The Entropy attribute, Encopy, may be calculated according to the following equation:
Figure RE-GDA0002390527220000043
the entropy property may measure the randomness of the texture. When all values in the gray level co-occurrence matrix are equal, the entropy attribute obtains the maximum value; conversely, if the values in the gray level co-occurrence matrix are very non-uniform, the entropy attribute takes a smaller value.
The Contrast attribute Contrast may be calculated according to the following formula:
Figure RE-GDA0002390527220000044
the contrast attribute is the moment of inertia near the principal diagonal of the gray level co-occurrence matrix, which can measure the distribution and local variation of matrix values, reflecting the definition and the shade of the texture.
And 2, calculating a plurality of structure tensor attributes of the section of the solution signal.

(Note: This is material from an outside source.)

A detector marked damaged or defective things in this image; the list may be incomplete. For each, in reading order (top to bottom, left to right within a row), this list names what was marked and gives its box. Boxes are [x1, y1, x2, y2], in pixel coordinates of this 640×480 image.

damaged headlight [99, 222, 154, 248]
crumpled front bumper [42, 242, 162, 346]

In a possible embodiment, step 2 specifically comprises: calculating the gradient vector direction derivative of each point of the three-dimensional seismic data body; reconstructing a gradient structure tensor according to the vector direction derivative; adopting different Gaussian window parameters to carry out smooth test on each component of the gradient structure tensor, and selecting an optimal result according to the noise immunity of the obtained section result and the salient degree of the boundary extraction; and calculating a plurality of eigenvalues of the gradient structure tensor according to the optimal result, wherein the eigenvalues are used as a plurality of structure tensor attributes.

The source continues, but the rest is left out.